Document text:
-- START --
Read it all, and tell me what you agree or disagree with.

Quote:
February 6, 2006
A European Awakening Against Islamic Fascism?
By Victor Davis Hanson

Over the last four years Americans have played a sort of parlor game wondering when—or if—the Europeans might awake to the danger of Islamic fascism and choose a more muscular role in the war on terrorism.

But after the acrimony over the invasion of Iraq, Abu Ghraib, and Guantanamo, pessimists scoffed that the Atlantic alliance was essentially over. Only the postmortem was in dispute: did the bad chemistry between the Texan George Bush and the Green European leadership who came of age in the street theater of 1968 explain the falling out?

Or was the return of the old anti-Americanism natural after the end of the Cold War—once American forces were no longer needed for the security of Europe?

Or again, was Europe’s third way a realistic consideration of its own unassimilated and growing Muslim population, at a time of creeping pacifism, and radically scaled down defense budgets after the fall of the Berlin Wall?

Yet suddenly in 2006, the Europeans seem to have collectively resuscitated. The Madrid bombings, the murder of Theo van Gogh, the London subway attacks, and the French rioting in October and November seem to have prompted at least some Europeans at last to question their once hallowed sense of multiculturalism in which Muslim minorities were not asked to assimilate at home and Islamic terrorists abroad were seen as mere militants or extremists rather than enemies bent on destroying the West.

On January 19, Jacques Chirac warned that his military would use its nuclear forces to target states that sponsored terrorism against France—El Cid braggadocio that made George Bush’s past Wild West lingo like ‘smoke ‘em out’ and ‘dead or alive’ seem Pollyannaish by comparison. Not long after, it was disclosed that the French and the Americans have coordinated their efforts to keep Syria out of Lebanon and to isolate Bashar Assad’s shaky Syrian regime. And in a recent news conference Donald Rumsfeld and the new German defense minister Franz Josef Jung sounded as if they were once more the old allies of the past, fighting shoulder to shoulder against terrorists who would like to do to Berlin what they did to New York.

The once plodding and ineffectual British-French-German diplomatic effort to circumvent Iran’s nuclear program finally reached its predictable dead-end. But instead of the usual backtracking appeasement dressed up in diplomatic doublespeak about “multilateralism” and “dialogue”, the Europeans pointedly warned the Iranians that further enrichment was unacceptable and that the use of force to prevent acquisition of an Iranian bomb could not be ruled out. A Europe that once dismissed as retrograde America’s anti-ballistic missile system may well soon be in range of Iran’s envisioned nuclear-tipped ballistic missiles.

The Dutch suddenly agreed to deploy up to 1,400 troops in the more dangerous regions of southern Afghanistan. That show of fortitude prompted NATO to boast that its European and American forces may soon go on the offensive against many of the most recalcitrant Taliban strongholds.

When a Danish paper was threatened for printing cartoon caricatures of the Prophet Mohammad, neither the government of Demark nor the usually politically-correct European Union tried to impose censorship in the face of Arab boycotts, rioting, and not-so-veiled threats to make life difficult for Scandinavians. Instead, newspapers all over Europe reprinted the cartoons, ignored Arab threats—only to witness the United States State Department of all governments offer limp-wristed palliatives about cultural sensitivity rather than principled support of the surprising European defense of free expression and speech.
-- END --
Material provided:
-- START --
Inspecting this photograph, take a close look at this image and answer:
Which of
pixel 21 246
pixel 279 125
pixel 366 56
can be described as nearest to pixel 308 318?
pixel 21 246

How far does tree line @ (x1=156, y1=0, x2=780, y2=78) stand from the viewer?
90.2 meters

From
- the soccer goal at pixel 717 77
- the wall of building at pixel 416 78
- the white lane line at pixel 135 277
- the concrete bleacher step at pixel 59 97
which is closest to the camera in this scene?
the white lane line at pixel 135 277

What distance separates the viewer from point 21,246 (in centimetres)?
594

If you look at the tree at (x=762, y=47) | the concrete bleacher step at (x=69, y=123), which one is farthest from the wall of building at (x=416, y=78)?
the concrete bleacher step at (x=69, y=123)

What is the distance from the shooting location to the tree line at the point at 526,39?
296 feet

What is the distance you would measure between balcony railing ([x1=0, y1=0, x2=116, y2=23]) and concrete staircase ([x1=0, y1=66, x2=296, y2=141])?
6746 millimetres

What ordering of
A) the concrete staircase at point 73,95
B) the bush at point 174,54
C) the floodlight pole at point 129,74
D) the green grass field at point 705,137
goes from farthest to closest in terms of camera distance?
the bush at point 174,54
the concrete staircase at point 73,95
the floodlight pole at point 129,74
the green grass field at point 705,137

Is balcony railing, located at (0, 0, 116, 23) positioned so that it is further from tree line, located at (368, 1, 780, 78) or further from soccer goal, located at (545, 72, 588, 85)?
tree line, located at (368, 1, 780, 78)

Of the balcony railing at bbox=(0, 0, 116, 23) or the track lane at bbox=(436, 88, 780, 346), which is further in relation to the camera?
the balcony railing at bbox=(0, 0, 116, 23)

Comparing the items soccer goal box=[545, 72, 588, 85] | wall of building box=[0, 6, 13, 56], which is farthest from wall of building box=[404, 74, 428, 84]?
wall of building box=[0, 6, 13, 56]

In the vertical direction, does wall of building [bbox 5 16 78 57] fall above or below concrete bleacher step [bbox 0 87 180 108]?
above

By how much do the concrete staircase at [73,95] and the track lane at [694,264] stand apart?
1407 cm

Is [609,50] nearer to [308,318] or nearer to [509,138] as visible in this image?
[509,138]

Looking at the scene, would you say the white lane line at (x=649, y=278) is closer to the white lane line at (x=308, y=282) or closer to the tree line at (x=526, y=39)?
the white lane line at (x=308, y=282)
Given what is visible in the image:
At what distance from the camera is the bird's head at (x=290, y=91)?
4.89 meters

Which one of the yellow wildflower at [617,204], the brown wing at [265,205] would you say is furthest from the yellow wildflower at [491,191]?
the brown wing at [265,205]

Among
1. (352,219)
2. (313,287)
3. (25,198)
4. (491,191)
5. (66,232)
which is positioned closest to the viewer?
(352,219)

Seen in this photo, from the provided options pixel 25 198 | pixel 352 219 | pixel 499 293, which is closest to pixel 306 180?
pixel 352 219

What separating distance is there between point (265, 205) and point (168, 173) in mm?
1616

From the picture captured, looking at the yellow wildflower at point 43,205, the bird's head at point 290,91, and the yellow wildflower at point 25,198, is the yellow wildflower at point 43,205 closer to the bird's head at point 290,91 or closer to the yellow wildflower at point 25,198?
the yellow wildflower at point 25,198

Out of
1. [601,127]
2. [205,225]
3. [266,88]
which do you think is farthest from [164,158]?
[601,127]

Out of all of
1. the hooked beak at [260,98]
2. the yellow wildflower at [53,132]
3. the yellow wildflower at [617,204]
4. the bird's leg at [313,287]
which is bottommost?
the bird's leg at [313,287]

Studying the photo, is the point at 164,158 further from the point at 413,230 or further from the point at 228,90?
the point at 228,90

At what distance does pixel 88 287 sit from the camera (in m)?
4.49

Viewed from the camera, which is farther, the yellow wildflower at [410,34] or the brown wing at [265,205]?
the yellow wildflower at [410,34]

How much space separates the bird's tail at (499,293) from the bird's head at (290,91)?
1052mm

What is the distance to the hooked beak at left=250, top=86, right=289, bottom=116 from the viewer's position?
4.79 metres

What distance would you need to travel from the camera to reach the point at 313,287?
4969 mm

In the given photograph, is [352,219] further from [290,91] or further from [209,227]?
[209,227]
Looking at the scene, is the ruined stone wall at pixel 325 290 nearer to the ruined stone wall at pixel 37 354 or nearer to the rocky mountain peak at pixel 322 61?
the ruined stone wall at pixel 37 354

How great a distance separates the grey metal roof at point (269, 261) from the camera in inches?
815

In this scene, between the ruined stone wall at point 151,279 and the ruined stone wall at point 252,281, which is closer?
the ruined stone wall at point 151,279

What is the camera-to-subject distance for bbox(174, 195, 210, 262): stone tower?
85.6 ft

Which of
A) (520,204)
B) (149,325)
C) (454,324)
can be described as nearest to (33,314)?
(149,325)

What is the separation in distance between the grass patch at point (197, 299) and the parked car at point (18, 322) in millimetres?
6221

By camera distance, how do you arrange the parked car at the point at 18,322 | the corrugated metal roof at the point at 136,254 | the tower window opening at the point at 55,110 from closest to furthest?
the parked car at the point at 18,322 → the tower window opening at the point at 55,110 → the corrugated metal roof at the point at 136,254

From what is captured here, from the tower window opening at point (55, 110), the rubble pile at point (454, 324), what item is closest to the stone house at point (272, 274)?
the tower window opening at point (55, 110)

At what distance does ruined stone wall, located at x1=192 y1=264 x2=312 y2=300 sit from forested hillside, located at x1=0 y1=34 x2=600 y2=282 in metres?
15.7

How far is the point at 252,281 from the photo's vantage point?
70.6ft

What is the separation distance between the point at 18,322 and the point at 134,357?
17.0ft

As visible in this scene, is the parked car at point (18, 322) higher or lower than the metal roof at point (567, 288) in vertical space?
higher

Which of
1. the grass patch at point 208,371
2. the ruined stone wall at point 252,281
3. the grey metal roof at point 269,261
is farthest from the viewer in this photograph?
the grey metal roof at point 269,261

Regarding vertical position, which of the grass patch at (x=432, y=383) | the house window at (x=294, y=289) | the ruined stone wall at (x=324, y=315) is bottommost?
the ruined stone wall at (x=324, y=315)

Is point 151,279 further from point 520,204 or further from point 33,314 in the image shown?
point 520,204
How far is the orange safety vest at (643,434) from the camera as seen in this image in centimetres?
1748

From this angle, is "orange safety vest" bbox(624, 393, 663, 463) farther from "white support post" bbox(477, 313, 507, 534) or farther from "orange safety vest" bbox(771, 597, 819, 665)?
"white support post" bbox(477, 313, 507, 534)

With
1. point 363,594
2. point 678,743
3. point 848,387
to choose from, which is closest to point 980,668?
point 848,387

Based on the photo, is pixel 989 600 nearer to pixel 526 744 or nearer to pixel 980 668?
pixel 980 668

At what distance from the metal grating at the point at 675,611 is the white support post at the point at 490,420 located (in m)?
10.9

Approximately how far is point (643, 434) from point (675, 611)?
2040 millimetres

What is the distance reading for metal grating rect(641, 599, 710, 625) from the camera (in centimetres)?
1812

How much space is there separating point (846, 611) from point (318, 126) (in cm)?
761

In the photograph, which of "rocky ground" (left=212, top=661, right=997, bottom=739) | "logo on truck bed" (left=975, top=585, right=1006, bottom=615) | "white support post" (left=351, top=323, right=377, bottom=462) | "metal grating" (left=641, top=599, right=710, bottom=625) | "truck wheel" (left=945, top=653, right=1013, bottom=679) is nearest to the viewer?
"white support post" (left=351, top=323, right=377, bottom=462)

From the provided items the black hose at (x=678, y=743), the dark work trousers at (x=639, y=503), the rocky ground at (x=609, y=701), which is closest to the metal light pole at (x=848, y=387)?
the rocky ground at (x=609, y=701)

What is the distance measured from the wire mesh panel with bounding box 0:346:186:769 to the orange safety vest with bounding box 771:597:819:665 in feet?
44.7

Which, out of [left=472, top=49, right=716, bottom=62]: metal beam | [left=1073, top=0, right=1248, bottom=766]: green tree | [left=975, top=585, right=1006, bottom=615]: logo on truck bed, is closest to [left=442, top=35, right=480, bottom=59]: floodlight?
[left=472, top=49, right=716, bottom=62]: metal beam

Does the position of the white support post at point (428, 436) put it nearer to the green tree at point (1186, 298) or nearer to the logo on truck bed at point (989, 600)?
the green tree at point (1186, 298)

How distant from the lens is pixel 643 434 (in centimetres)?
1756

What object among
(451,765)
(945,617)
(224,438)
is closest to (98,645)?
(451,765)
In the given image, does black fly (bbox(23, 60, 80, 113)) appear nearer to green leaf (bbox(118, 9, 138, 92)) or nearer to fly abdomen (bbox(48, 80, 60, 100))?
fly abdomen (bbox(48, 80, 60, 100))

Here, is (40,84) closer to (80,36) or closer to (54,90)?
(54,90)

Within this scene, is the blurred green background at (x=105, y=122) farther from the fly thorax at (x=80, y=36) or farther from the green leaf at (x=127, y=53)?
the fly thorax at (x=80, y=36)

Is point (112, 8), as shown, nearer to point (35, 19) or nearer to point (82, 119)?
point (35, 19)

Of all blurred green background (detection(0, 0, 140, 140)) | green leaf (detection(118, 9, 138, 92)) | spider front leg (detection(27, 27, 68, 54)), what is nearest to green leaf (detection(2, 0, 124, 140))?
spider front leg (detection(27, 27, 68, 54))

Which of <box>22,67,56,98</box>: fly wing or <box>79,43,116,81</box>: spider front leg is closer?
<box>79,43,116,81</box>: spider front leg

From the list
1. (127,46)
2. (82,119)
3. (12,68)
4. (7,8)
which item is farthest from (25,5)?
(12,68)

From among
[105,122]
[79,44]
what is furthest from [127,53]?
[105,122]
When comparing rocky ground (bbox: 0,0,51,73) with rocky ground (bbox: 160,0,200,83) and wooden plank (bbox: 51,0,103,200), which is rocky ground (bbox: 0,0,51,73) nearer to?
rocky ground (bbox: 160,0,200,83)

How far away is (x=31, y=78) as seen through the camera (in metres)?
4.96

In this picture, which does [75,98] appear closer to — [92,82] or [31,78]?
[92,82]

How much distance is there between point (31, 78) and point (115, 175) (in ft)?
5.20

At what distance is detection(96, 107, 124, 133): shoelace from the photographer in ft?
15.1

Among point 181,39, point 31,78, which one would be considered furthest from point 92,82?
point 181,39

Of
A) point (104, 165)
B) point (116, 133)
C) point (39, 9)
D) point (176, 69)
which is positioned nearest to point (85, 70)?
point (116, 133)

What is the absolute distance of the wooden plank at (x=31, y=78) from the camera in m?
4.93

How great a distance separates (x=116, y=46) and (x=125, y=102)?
-- END --
Short task A: The essay on Europe and the war on terrorism names several events that seem to have prompted some Europeans to question their multiculturalism. List every one of them.
Short task B: According to the essay on Europe and the war on terrorism, how many troops did the Dutch agree to deploy, and to where?
Work only from the essay on Europe and the war on terrorism.

Correct response A:
- The Madrid bombings
- The murder of Theo van Gogh
- The London subway attacks
- The French rioting in October and November

Correct response B: Up to 1,400 troops, to the more dangerous regions of southern Afghanistan.